M. François Jolivet (HOR). Le groupe Horizons et apparentés souhaiterait vous interroger sur la sinistralité des PGE et sa trajectoire sur l’année 2023. Tout le monde s’accorde à dire que la prévision d’exécution ne s’est pas réalisée. C’est une bonne chose, mais la somme de 1,4 milliard d’euros est tout de même considérable. Nous souhaiterions savoir quelles sont les caractéristiques des entreprises qui sont concernées aujourd’hui par ce type de sinistre. Y at-il des secteurs d’activité plus touchés ?

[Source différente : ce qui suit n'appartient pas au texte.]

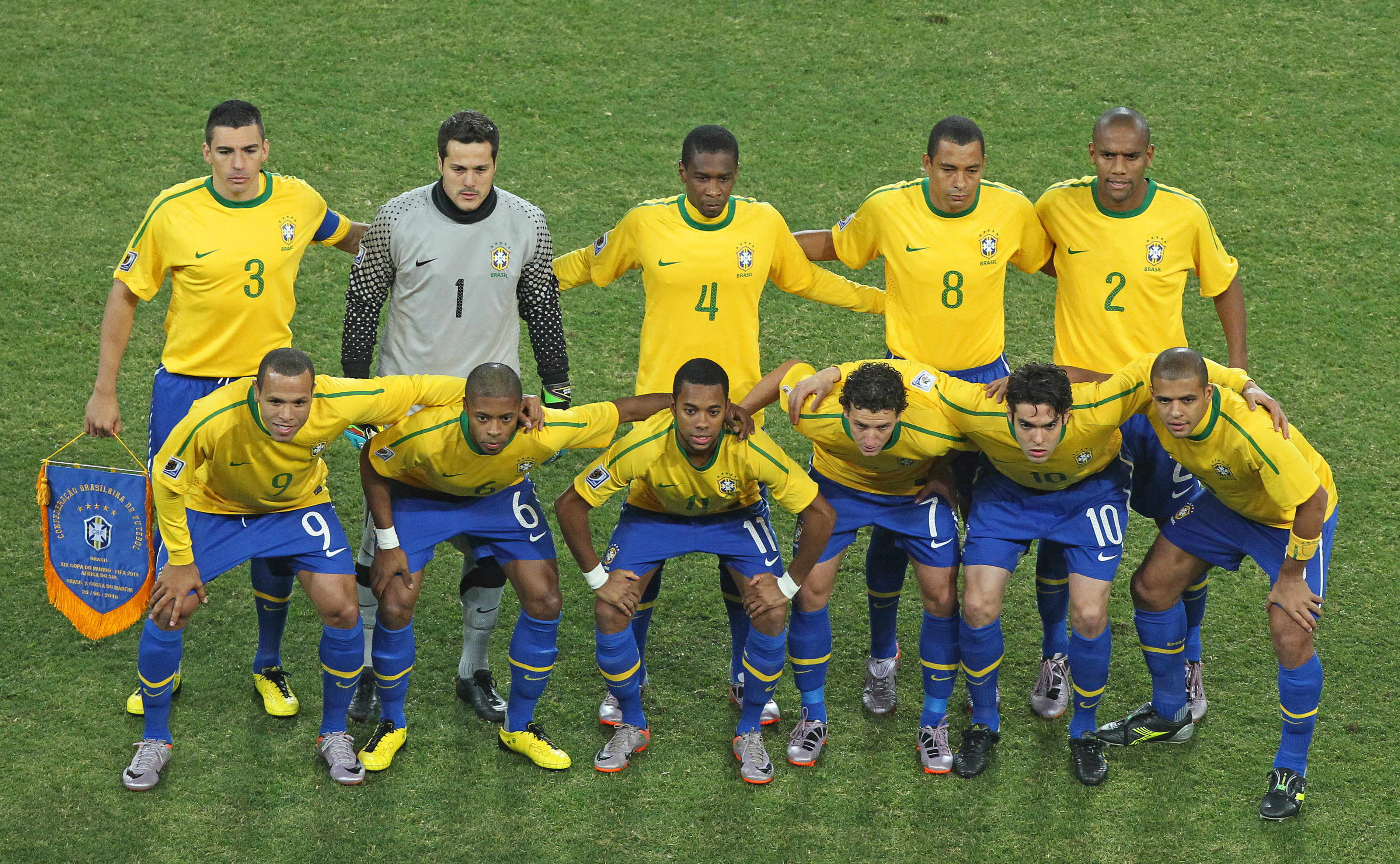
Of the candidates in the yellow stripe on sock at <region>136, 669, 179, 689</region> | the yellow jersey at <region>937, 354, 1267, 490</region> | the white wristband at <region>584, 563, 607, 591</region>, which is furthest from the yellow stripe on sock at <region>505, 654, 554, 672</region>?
the yellow jersey at <region>937, 354, 1267, 490</region>

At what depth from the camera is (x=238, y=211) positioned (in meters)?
6.57

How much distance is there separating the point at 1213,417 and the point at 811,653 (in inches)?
73.5

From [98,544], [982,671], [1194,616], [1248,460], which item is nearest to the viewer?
[1248,460]

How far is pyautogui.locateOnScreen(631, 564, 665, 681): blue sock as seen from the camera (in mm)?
6664

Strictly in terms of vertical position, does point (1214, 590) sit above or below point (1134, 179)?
below

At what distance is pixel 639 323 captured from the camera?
9609mm

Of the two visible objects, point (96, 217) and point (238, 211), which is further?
point (96, 217)

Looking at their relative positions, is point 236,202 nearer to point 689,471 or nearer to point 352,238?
point 352,238

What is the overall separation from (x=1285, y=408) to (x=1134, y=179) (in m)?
2.97

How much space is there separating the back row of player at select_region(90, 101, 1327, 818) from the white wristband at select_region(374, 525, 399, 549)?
739 mm

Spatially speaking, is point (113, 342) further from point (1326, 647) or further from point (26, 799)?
point (1326, 647)

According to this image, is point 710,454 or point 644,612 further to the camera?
point 644,612

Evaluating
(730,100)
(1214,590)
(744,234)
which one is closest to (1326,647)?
(1214,590)

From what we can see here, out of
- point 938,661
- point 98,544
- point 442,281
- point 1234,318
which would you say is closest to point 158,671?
point 98,544
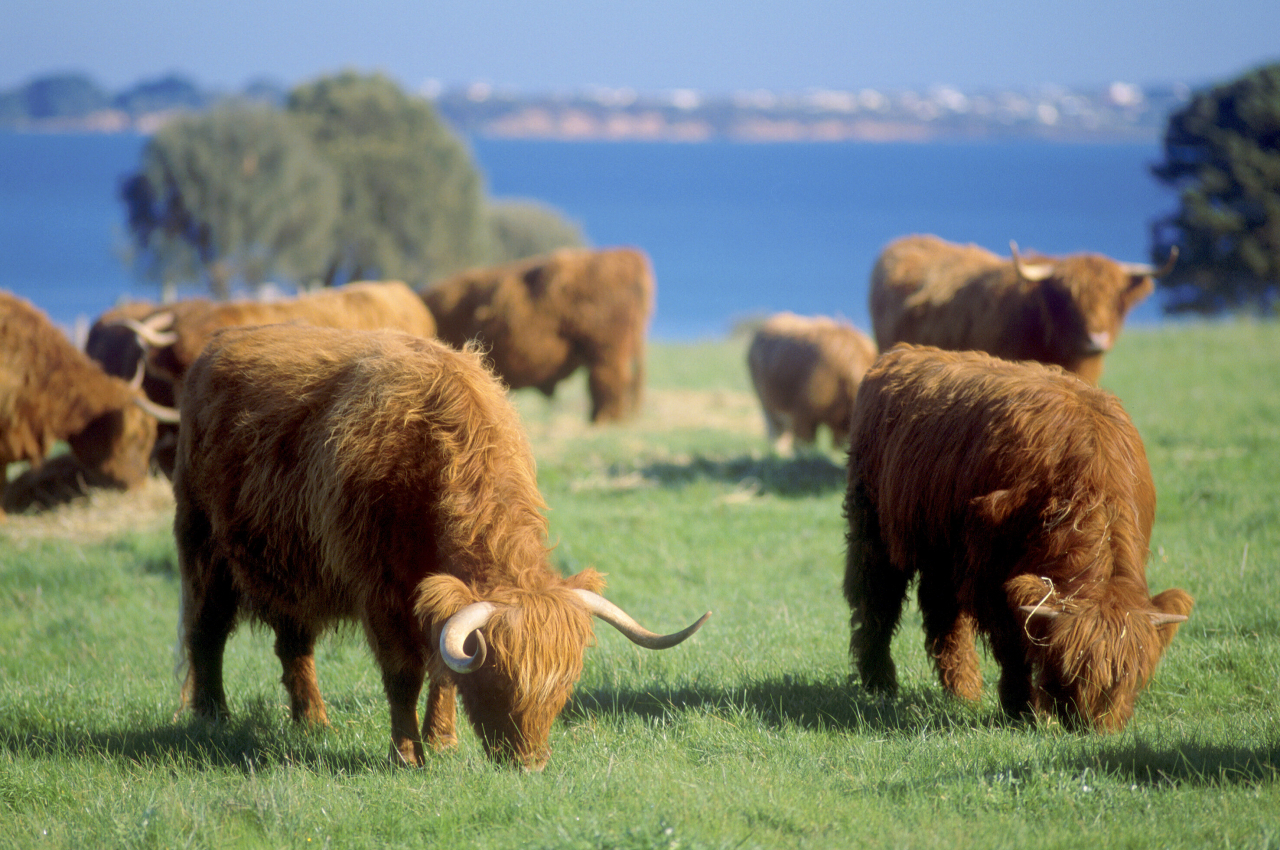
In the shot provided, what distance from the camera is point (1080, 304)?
27.1 ft

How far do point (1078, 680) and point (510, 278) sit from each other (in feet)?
32.3

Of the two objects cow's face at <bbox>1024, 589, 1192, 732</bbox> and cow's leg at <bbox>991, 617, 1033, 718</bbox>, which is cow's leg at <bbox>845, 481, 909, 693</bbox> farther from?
cow's face at <bbox>1024, 589, 1192, 732</bbox>

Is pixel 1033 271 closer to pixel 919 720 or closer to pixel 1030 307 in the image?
pixel 1030 307

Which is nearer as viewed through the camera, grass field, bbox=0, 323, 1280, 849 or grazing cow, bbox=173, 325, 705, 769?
grass field, bbox=0, 323, 1280, 849

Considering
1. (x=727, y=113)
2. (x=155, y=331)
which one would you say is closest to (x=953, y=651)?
(x=155, y=331)

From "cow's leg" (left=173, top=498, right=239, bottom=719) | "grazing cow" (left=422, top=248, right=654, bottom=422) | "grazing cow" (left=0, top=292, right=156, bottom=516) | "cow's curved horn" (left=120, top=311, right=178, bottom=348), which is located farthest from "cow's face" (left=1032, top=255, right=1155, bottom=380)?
"grazing cow" (left=0, top=292, right=156, bottom=516)

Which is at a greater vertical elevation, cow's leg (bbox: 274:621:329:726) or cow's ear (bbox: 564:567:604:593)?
cow's ear (bbox: 564:567:604:593)

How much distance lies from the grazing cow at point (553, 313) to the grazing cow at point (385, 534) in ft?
24.3

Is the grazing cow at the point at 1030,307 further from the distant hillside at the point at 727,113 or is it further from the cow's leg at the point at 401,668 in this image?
the distant hillside at the point at 727,113

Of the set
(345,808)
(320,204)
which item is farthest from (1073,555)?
(320,204)

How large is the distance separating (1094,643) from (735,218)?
481 ft

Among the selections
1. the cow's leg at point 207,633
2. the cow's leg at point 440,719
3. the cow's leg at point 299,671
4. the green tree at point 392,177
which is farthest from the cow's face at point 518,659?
the green tree at point 392,177

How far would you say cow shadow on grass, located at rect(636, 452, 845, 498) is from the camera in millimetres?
9336

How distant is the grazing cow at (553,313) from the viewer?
12492 millimetres
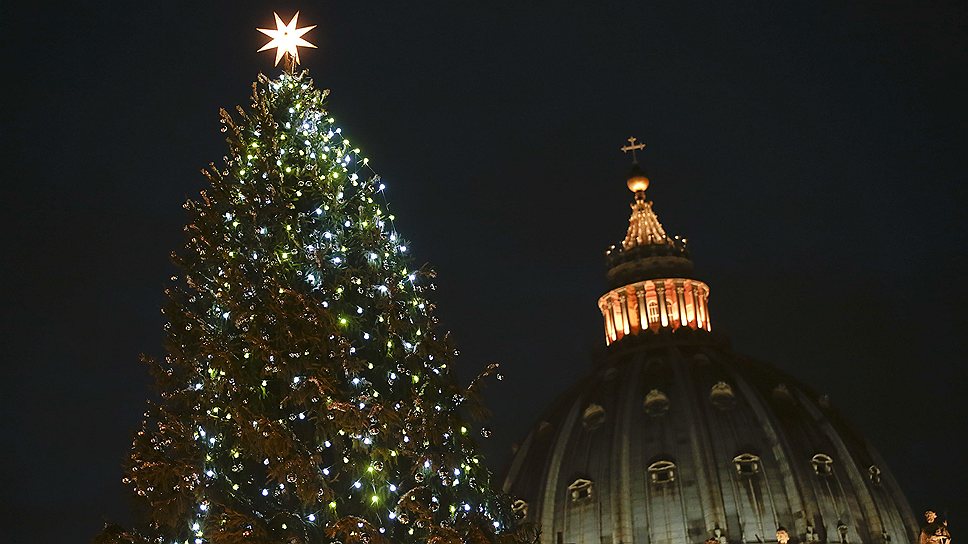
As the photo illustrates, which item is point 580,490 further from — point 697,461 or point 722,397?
point 722,397

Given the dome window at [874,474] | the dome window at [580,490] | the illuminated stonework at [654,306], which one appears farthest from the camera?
the illuminated stonework at [654,306]

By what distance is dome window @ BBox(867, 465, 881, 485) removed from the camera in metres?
88.8

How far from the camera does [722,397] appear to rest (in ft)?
288

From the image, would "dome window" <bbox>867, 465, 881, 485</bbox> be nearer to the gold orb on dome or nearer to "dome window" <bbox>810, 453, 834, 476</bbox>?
"dome window" <bbox>810, 453, 834, 476</bbox>

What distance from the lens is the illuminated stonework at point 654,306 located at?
334ft

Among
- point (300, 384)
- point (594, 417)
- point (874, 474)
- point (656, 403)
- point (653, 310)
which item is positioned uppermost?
point (653, 310)

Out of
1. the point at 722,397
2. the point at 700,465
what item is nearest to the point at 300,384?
the point at 700,465

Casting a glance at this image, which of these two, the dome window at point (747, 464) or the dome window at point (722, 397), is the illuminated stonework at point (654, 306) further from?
the dome window at point (747, 464)

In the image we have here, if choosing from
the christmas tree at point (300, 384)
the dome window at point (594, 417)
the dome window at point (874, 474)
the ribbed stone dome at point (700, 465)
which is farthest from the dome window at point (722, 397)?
the christmas tree at point (300, 384)

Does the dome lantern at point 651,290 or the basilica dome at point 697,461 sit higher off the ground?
the dome lantern at point 651,290

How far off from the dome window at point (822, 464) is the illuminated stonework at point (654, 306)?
17.4 metres

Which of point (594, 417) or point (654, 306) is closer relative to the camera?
point (594, 417)

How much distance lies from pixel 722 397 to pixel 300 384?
233 feet

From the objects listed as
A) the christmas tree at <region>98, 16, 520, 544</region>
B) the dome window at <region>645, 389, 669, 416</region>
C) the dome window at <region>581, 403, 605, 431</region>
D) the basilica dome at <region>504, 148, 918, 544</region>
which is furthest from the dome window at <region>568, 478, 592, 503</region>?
the christmas tree at <region>98, 16, 520, 544</region>
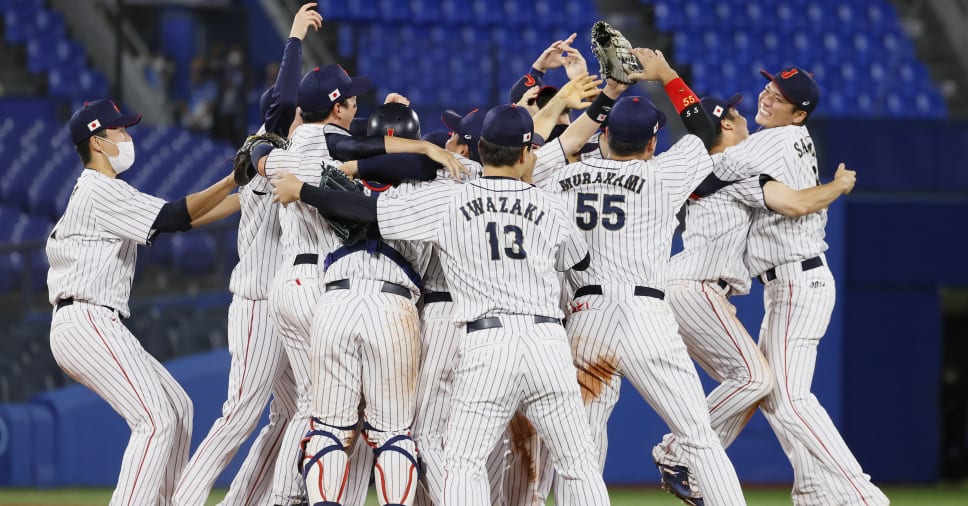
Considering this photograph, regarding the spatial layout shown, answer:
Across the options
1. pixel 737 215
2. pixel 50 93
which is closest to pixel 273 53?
pixel 50 93

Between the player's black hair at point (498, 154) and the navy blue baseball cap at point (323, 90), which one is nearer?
the player's black hair at point (498, 154)

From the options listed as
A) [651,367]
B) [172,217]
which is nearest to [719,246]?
[651,367]

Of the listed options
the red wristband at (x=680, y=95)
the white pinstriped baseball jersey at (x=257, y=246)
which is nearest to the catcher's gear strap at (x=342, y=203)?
the white pinstriped baseball jersey at (x=257, y=246)

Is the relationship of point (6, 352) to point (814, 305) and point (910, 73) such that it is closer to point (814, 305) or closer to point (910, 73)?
point (814, 305)

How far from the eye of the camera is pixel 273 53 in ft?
54.4

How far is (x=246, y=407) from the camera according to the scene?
6328mm

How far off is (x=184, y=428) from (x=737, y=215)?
290 centimetres

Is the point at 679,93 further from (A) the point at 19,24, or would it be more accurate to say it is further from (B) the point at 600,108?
(A) the point at 19,24

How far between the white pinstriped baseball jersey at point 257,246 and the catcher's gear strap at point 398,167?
2.99ft

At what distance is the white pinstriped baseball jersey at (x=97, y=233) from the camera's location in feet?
20.1

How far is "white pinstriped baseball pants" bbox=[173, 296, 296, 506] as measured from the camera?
6250 millimetres

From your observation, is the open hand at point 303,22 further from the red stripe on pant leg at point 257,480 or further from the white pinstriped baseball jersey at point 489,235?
the red stripe on pant leg at point 257,480

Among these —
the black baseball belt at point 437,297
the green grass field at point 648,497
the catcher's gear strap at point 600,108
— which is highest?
the catcher's gear strap at point 600,108

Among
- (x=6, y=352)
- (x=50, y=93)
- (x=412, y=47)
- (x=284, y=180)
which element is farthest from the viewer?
(x=50, y=93)
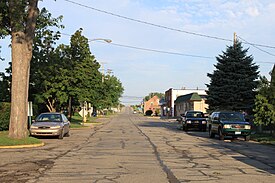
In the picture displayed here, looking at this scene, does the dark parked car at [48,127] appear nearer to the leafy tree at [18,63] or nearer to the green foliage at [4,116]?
the leafy tree at [18,63]

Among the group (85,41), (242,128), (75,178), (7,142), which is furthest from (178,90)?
(75,178)

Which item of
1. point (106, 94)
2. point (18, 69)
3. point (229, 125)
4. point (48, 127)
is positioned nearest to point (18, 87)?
point (18, 69)

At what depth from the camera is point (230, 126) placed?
2317 centimetres

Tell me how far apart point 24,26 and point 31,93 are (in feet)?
53.7

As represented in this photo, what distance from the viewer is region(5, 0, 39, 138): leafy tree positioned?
18734 mm

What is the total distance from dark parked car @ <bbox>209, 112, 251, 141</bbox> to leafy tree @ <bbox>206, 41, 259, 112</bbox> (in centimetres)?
944

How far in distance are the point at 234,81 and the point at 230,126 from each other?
11830 millimetres

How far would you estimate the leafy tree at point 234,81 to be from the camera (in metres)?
34.2

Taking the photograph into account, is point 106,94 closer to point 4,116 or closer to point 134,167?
point 4,116

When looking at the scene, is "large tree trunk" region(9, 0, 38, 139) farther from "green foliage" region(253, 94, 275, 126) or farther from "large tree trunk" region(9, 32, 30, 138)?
"green foliage" region(253, 94, 275, 126)

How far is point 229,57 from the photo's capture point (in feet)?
115

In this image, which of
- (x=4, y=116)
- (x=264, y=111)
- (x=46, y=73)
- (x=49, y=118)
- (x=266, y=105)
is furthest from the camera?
(x=46, y=73)

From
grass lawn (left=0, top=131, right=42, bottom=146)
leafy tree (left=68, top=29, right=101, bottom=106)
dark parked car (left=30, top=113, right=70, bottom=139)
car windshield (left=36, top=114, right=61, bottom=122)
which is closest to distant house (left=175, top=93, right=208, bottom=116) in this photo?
leafy tree (left=68, top=29, right=101, bottom=106)

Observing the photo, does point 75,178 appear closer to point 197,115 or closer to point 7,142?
point 7,142
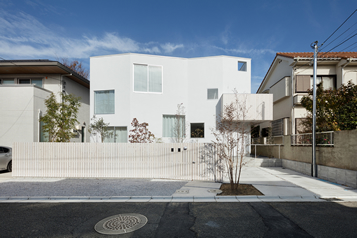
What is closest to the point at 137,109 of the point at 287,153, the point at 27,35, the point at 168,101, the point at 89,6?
the point at 168,101

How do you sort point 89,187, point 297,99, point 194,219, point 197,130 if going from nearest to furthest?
1. point 194,219
2. point 89,187
3. point 297,99
4. point 197,130

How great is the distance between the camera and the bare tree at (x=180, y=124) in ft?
45.2

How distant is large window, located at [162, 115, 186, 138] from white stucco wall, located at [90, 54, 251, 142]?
32 cm

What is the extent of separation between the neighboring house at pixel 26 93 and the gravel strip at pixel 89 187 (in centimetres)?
547

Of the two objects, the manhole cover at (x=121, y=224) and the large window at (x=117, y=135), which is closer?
the manhole cover at (x=121, y=224)

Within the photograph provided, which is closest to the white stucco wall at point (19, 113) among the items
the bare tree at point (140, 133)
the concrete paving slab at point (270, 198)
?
the bare tree at point (140, 133)

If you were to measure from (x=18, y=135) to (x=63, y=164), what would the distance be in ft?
20.0

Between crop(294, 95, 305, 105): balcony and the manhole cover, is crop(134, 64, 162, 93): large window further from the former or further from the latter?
the manhole cover

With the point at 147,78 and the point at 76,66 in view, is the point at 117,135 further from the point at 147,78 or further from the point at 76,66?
the point at 76,66

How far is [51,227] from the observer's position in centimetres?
415

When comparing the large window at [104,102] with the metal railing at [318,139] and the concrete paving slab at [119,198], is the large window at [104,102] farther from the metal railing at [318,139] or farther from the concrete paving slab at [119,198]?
the metal railing at [318,139]

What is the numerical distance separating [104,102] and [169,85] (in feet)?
14.5

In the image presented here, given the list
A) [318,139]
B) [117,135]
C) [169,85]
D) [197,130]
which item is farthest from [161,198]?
[169,85]

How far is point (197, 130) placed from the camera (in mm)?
14141
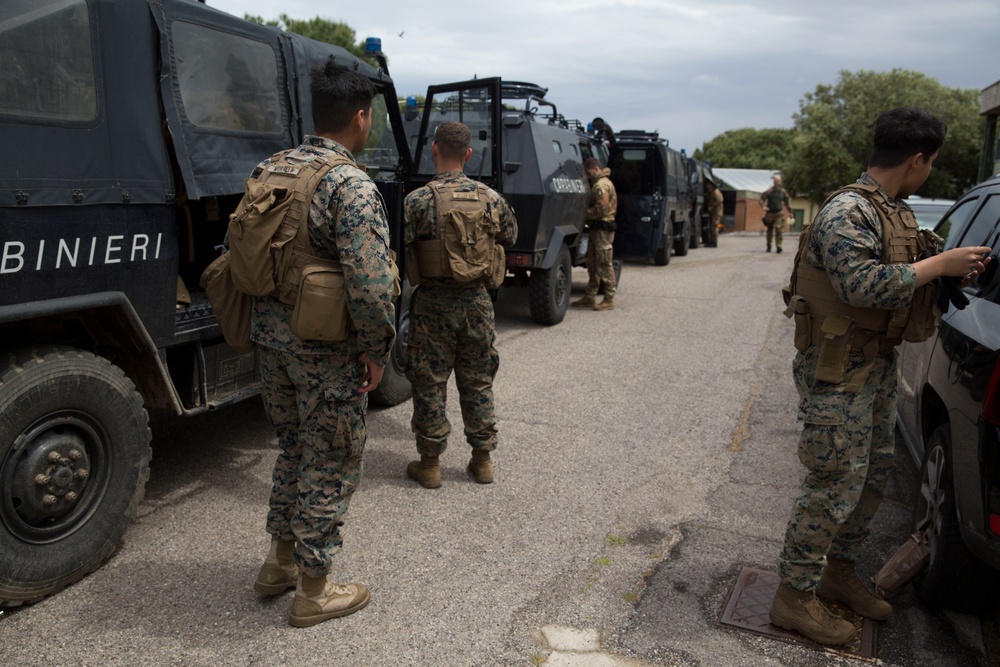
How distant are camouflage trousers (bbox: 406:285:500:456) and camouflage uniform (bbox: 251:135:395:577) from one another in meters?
1.29

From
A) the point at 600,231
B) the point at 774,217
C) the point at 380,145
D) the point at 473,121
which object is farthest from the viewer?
the point at 774,217

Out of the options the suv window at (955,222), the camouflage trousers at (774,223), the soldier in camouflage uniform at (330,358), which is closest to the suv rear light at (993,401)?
the suv window at (955,222)

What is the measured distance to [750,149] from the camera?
71.4 meters

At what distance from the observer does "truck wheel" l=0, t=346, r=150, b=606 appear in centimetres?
288

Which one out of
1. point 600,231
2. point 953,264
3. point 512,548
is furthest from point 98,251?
point 600,231

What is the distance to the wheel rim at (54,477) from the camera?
289 centimetres

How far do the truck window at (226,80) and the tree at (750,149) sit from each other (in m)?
65.8

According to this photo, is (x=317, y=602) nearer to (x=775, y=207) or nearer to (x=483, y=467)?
(x=483, y=467)

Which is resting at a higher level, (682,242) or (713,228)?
(713,228)

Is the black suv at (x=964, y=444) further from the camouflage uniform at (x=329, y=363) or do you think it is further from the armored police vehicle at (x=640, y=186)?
the armored police vehicle at (x=640, y=186)

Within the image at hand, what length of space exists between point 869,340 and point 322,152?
1.99 metres

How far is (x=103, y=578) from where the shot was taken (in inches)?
128

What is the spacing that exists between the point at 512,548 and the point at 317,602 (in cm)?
98

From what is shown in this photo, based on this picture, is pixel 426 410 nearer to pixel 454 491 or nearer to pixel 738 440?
pixel 454 491
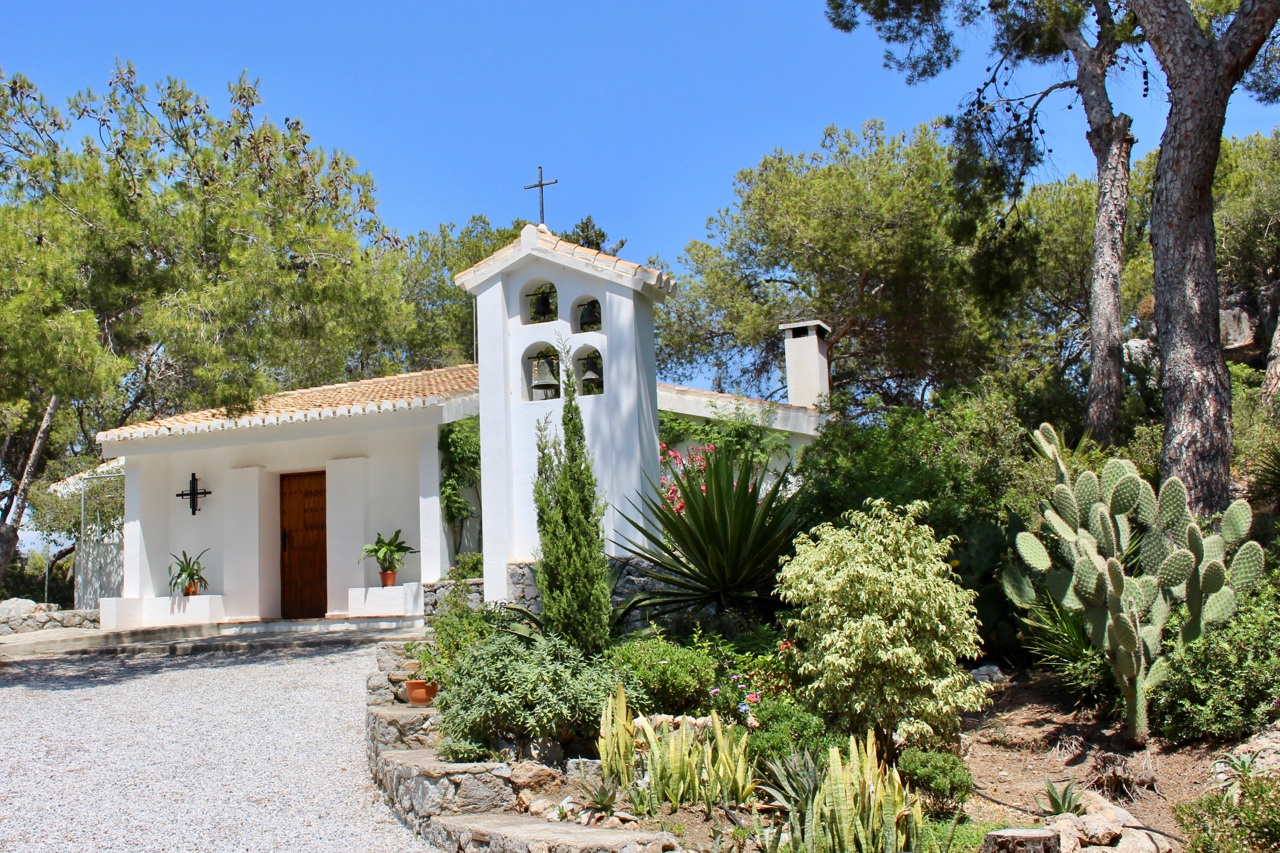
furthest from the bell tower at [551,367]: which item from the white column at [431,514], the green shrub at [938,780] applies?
the green shrub at [938,780]

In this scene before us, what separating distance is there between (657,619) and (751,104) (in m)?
7.10

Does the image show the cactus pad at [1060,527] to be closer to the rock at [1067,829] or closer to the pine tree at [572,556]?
the rock at [1067,829]

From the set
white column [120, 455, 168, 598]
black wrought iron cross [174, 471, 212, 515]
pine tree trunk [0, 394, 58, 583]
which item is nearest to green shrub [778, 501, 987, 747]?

Je souhaite également vous interroger sur le programme 145, qui concerne l’épargne, puisqu’il comporte 28 niches fiscales, dont beaucoup concernent le logement. Un de nos rapporteurs précise dans son rapport que les plans épargne logement (PEL) et les comptes épargne logement (CEL) ne sont pas soldés parce que les Français n’avaient pas confiance. Ceux qui entreprennent des travaux de réhabilitation financés par l’Agence nationale de l’habitat (Anah), pour 50 % d’entre eux, ont plus de soixante ans. Ce sont ceux qui ont aujourd’hui le plus d’épargne sur les comptes épargne logement et plans épargne logement, qu’ils ne mobilisent pas. Ne pourrions-nous pas inciter ces mêmes épargnants de plus de soixante ans qui ont des CEL et des PEL pleins à financer ainsi leurs travaux de réhabilitation après aide de l’Anah ? C’est une idée, monsieur le ministre, pour la prochaine loi de finances, afin de pouvoir avoir des réhabilitations complètes.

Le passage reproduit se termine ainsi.